In that case there is really no point in genericity anymore because type safety is out of the window anyway, at least for the data
model. We still have the option to define a GenericResponse
model, which we can specify via our dynamically generated models, but this will make every static type checker mad, since we'll be using variables for types. Still, it might make for otherwise concise code.

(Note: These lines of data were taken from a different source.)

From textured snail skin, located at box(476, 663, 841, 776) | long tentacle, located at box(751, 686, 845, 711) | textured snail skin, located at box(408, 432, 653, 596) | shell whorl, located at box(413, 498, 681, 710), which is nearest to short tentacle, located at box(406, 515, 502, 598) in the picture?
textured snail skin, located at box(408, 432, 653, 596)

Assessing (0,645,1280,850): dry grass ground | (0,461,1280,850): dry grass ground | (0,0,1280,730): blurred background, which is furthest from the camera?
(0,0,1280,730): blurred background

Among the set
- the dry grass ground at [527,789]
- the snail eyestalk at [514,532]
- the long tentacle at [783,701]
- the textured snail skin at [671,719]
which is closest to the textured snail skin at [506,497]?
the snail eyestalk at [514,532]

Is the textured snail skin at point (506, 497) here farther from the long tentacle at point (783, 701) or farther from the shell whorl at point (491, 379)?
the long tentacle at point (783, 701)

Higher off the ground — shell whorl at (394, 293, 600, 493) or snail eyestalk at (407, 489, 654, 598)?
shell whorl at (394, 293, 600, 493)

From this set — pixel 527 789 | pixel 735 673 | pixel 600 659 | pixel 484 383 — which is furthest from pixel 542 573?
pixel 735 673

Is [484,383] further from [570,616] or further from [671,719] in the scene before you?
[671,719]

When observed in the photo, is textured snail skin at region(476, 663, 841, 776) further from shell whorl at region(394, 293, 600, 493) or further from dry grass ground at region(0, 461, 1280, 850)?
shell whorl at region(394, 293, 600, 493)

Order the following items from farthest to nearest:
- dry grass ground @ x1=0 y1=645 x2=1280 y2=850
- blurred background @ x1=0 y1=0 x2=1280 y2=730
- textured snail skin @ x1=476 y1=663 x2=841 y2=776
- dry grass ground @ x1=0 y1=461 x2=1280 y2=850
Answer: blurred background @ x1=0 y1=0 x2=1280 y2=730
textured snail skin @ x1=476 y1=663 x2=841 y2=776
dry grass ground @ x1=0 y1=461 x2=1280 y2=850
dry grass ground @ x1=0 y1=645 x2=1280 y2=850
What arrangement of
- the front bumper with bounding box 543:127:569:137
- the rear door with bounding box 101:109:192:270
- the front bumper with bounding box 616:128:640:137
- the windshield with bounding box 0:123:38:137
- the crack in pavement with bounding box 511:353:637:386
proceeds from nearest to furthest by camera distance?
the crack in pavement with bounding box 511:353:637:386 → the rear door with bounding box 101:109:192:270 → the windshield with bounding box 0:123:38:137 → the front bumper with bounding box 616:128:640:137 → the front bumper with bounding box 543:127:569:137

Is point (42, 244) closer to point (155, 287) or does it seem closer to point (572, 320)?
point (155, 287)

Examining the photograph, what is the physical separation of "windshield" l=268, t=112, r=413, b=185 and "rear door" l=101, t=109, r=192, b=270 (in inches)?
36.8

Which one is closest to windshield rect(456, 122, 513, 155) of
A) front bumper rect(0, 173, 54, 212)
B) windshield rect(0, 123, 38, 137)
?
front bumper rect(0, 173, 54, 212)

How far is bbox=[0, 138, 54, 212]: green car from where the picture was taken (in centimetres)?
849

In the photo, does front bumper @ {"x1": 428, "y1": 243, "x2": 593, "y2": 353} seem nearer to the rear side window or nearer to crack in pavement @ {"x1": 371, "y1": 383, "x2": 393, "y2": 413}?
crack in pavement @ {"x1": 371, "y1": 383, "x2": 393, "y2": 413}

We just need to define an algorithm for deriving the model parameters:
from typing import Any, Generic, Optional, TypeVar
from pydantic import BaseModel, create_model
from pydantic.generics import GenericModel
M = TypeVar("M", bound=BaseModel)
def create_data_model(
model: type[BaseModel],
plural: bool = False,
custom_plural_name: Optional[str] = None,
**kwargs: Any,
) -> type[BaseModel]:
data_field_name = model.__name__.lower()
if plural:
model_name = f"Multiple{model.__name__}"
if custom_plural_name:
data_field_name = custom_plural_name
else:
data_field_name += "s"
kwargs[data_field_name] = (list[model], ...) # type: ignore[valid-type]
else:
model_name = f"Single{model.__name__}"
kwargs[data_field_name] = (model, ...)
return create_model(model_name, **kwargs)
class GenericResponse(GenericModel, Generic[M]):
status: str
data: M
Using the same Foo
and Bar
examples as before:
class Foo(BaseModel):
a: str
b: int
class Bar(BaseModel):
x: float
SingleFoo = create_data_model(Foo)
MultipleBar = create_data_model(Bar, plural=True)
This also works as expected with FastAPI including the automatically generated schemas/documentations:
from fastapi import FastAPI
app = FastAPI()
@app.get("/foo/", response_model=GenericResponse[SingleFoo]) # type: ignore[valid-type]
async def get_one_foo() -> dict[str, object]:
return {"status": "foo", "data": {"foo": {"a": "spam", "b": 123}}}
@app.get("/bars/", response_model=GenericResponse[MultipleBar]) # type: ignore[valid-type]
async def get_multiple_bars() -> dict[str, object]:
return {"status": "bars", "data": {"bars": [{"x": 3.14}, {"x": 0}]}}
Output is essentially the same as with the first approach.
You'll have to see, which one works better for you. I find the second option very strange because of the dynamic key/field name. But maybe that is what you need for some reason.